In the village, the return fire from the Marines was getting intense. The centuries-old cement that held the stones together in the cottages was crumbling. Manny was forced to go down on the floor when the wooden shutters on his windows started coming apart from Marine bullets. Splinters went everywhere, and a choking dust filled the one-room building as the bullets started pounding their way through the gaps between the wall’s stones. Manny knew that he couldn’t hide in the crumbling building for much longer.

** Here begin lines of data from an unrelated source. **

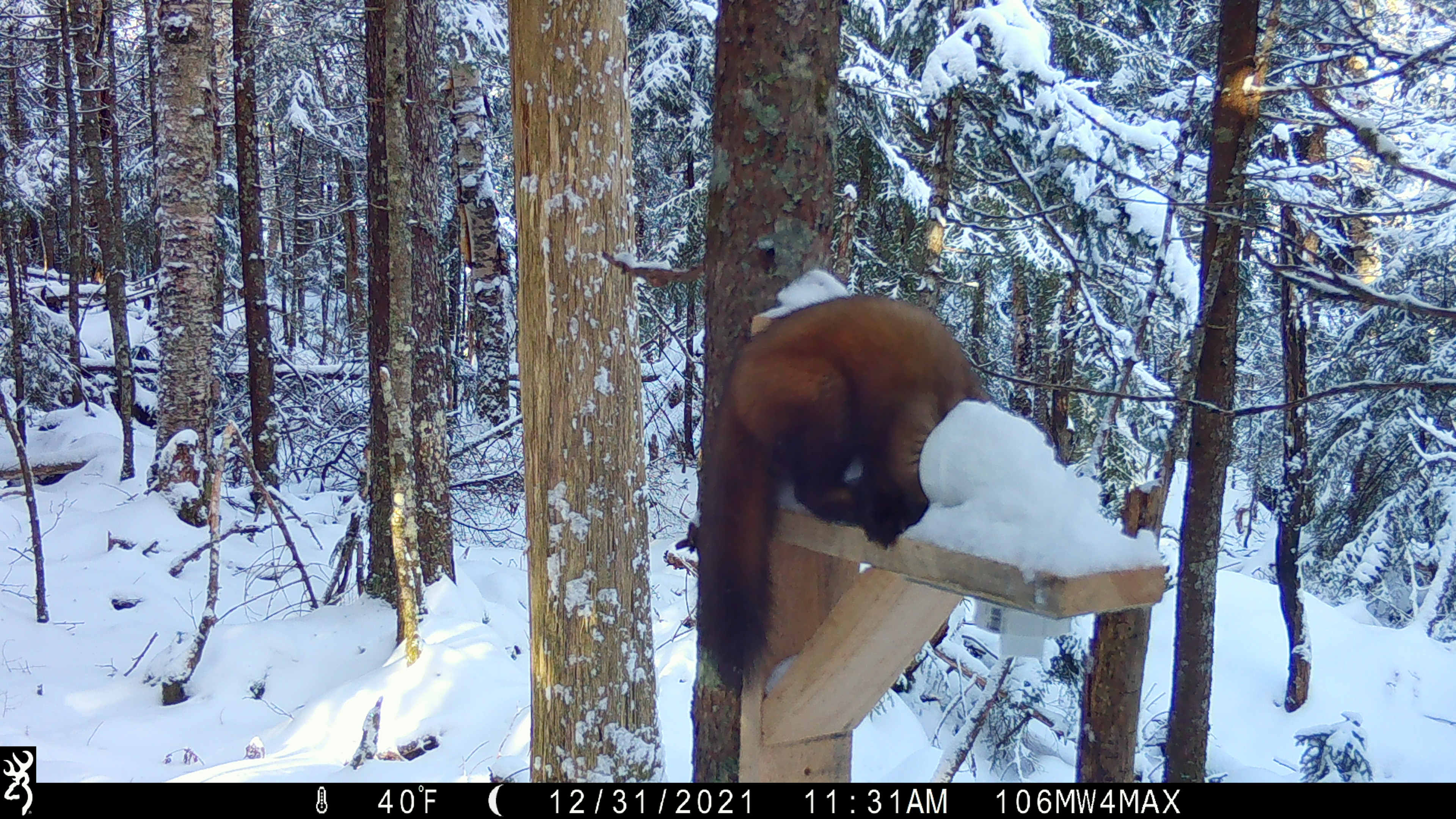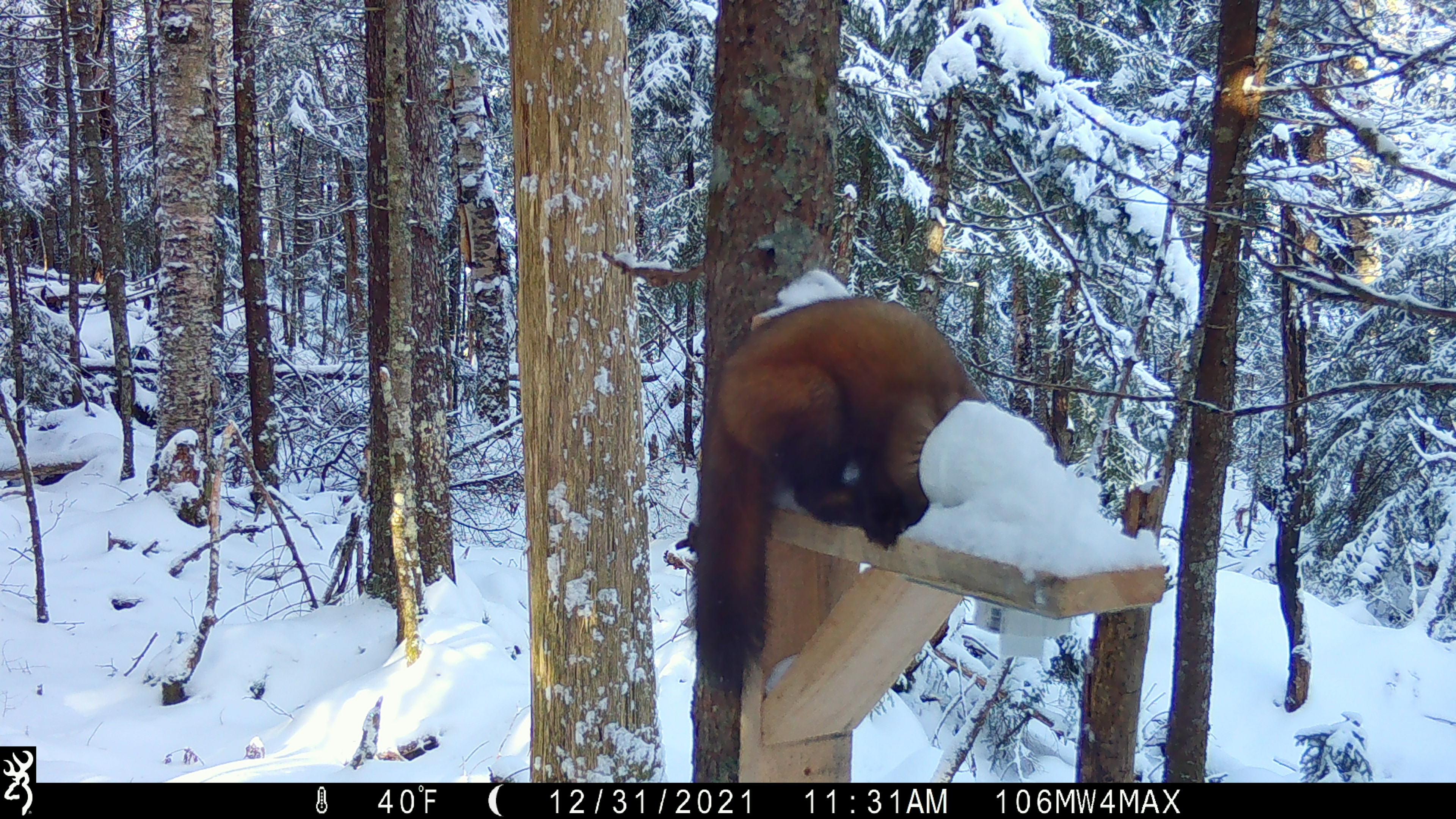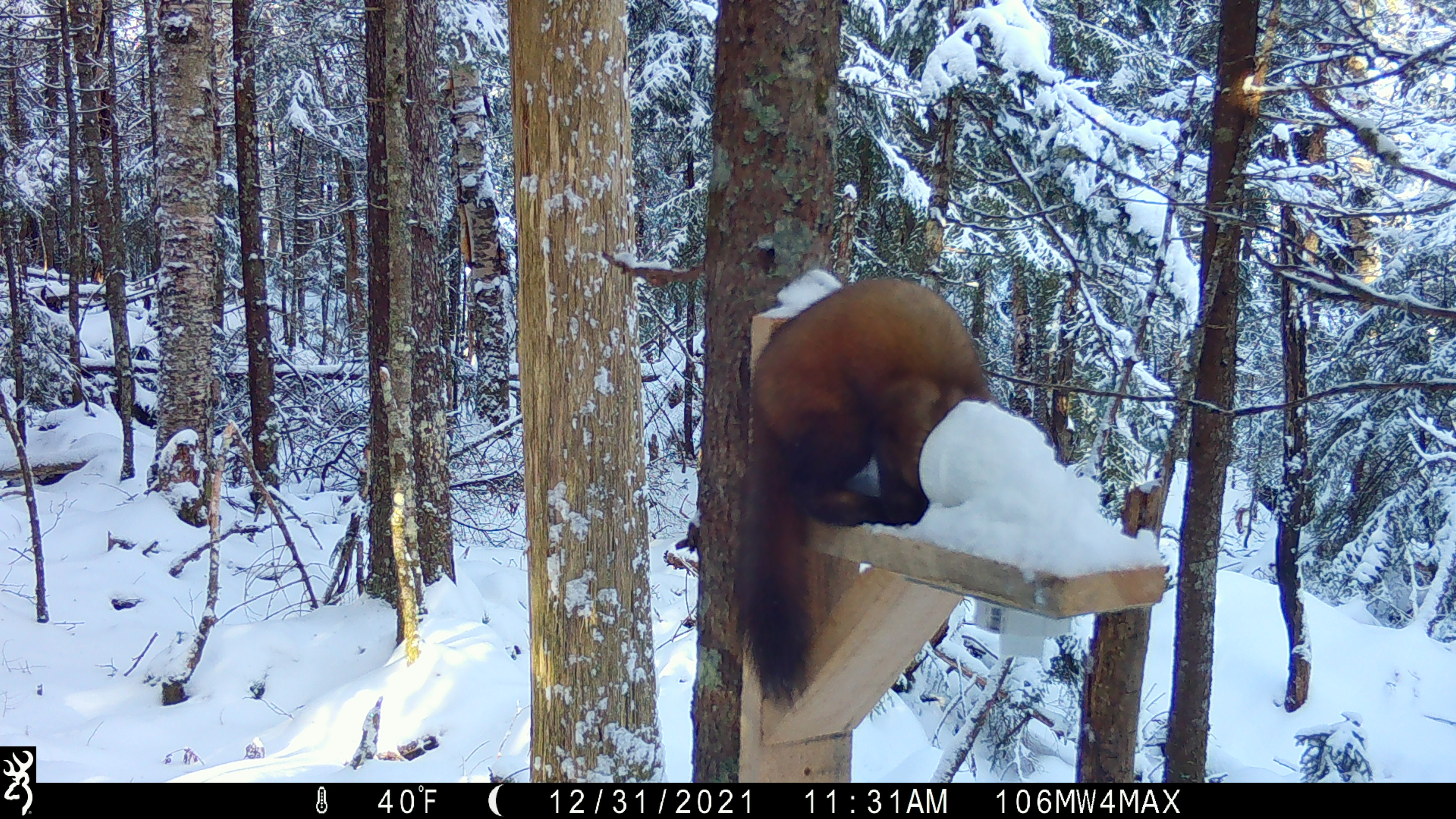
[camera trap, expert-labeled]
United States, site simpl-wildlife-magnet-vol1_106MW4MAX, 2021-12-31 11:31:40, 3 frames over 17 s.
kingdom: Animalia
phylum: Chordata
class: Mammalia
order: Carnivora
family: Mustelidae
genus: Martes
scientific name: Martes americana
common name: american marten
American marten (Martes americana).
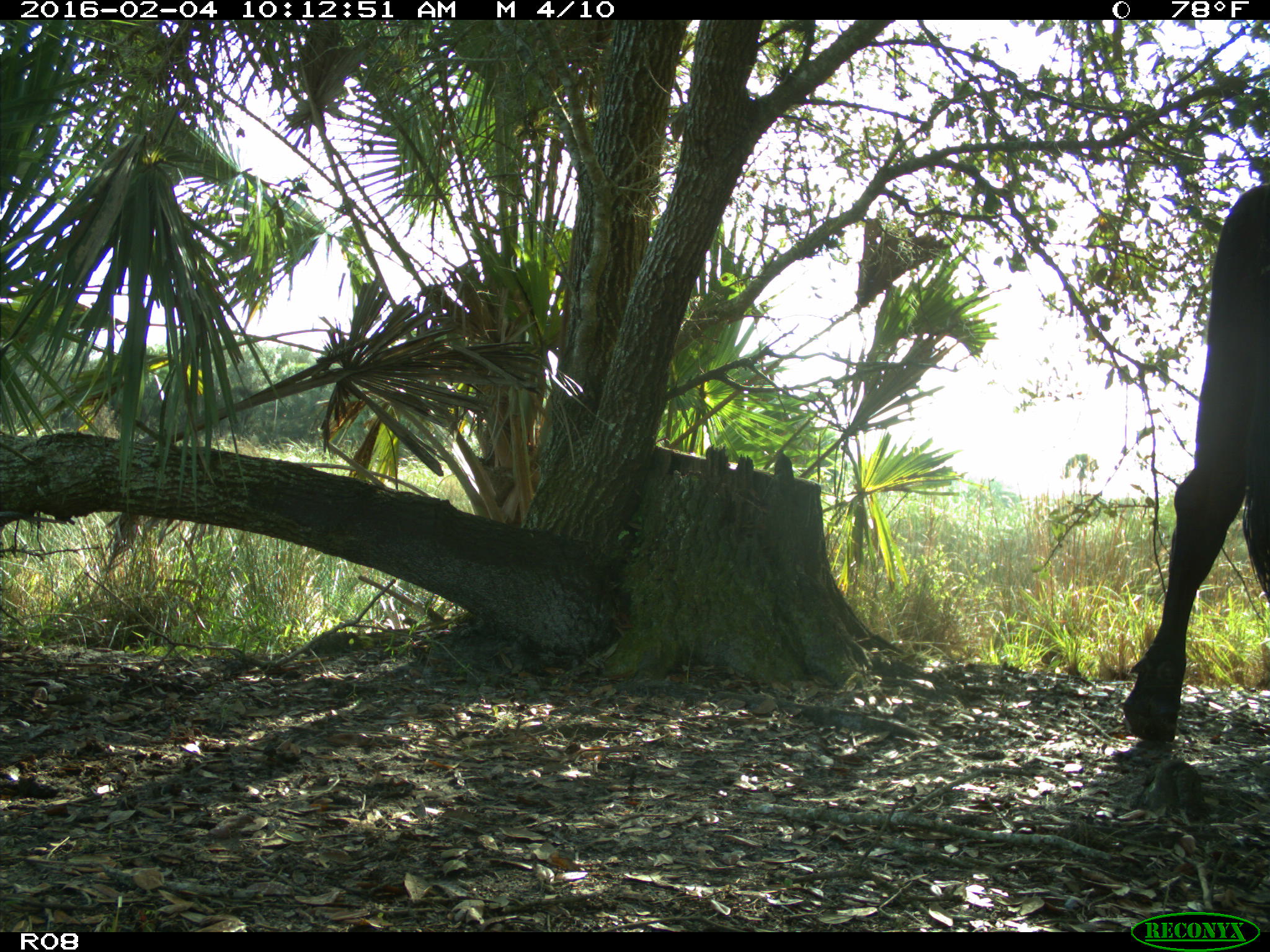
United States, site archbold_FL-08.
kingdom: Animalia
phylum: Chordata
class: Mammalia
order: Artiodactyla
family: Bovidae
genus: Bos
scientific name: Bos taurus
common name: domestic cow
Bos taurus (domestic cow).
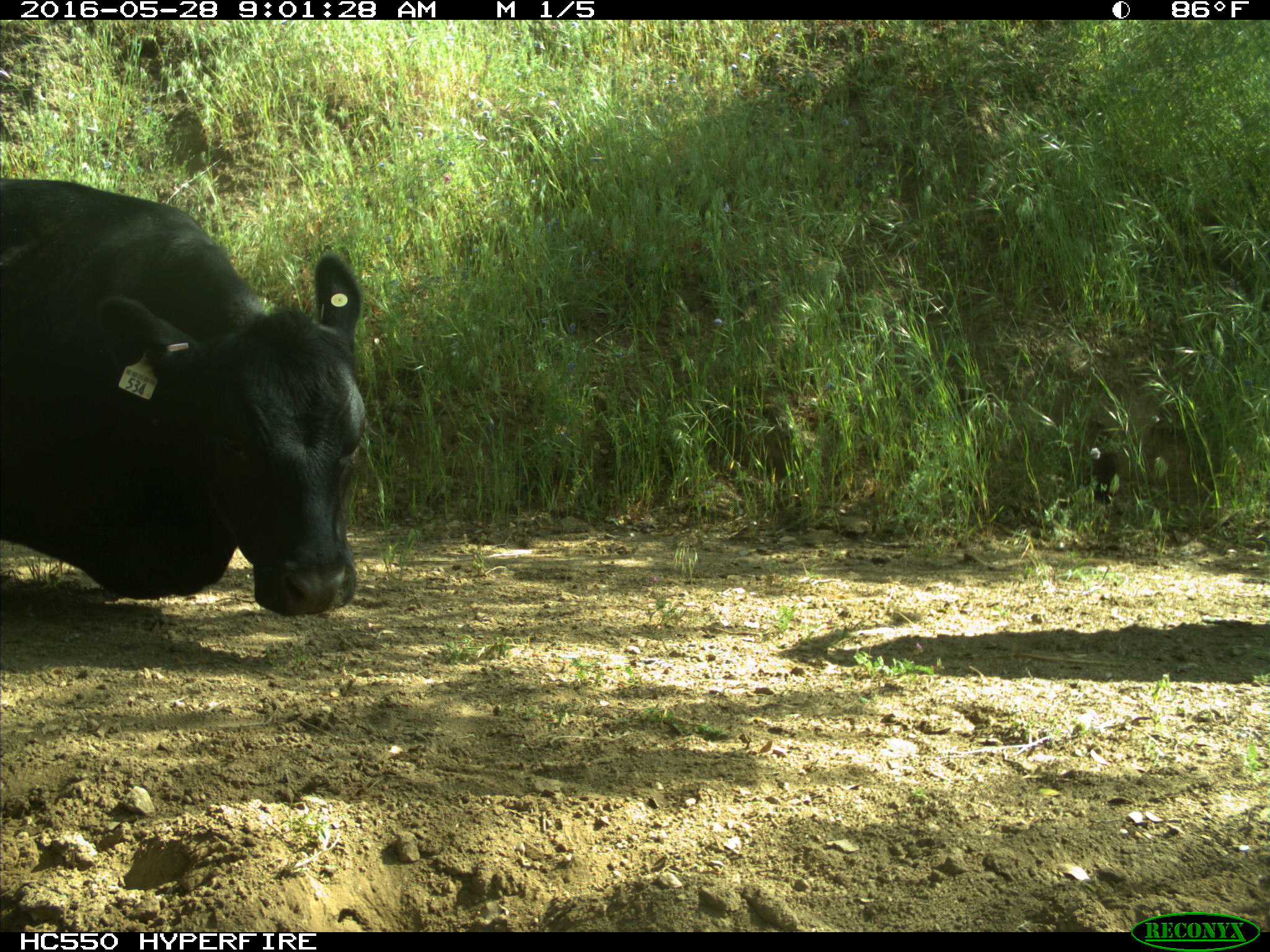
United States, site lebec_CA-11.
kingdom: Animalia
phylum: Chordata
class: Mammalia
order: Artiodactyla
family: Bovidae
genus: Bos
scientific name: Bos taurus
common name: domestic cow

On the other side of the combat zone, Major Mosby continued to watch what was happening. 1/3 Of Fox Company was still on his side of the stream. The rest was caught in the open, and taking heavy fire from both the village in front of them and from the woods to their right. Mosby called the Fox Company commander on his helmet-mounted headset, but there was no answer. He was dead, and Mosby guessed it, so he ran along Echo Company’s frontline and down to the Fox Company platoon that still hadn’t crossed the stream.
The platoon’s lieutenant was badly wounded from the sniper on the mountain. Mosby told the men that Echo Company would provide all the covering fire possible, and that they should all follow him. Then he sprinted through the stream and toward the road where the rest of the company was pinned down. Without looking behind him, Mosby kept running along the road. Some of the Sergeants yelled for everyone to follow him, and everyone was on their feet headed into the village.
The surviving members of the sniper platoon stayed in place. Without orders, they split up and took on both heavy machineguns that were chewing up the company. A few well-placed rifle shots into the machineguns’ muzzle flashes, and they were silenced. Only one terrorist in the building at the edge of the village remained in Fox Company’s path. Mosby stopped at the edge of the village and picked off the small group of bad guys who had been firing flares all over. The rest of Fox Company charged into the main study building and the small building at the edge of the village. They lost five more men, and another six were wounded.
On the other side of the village, Golf Company was still getting pasted. An endless rain of grenades, the heavy machinegun, and the sniper on top of the mountain’s cliff were really taking their toll. A few four-man fire teams were eventually able to take out the terrorists that were dropping the grenades on them, and a full platoon had gotten into the closest building in the village. From there, the fighting became house to house.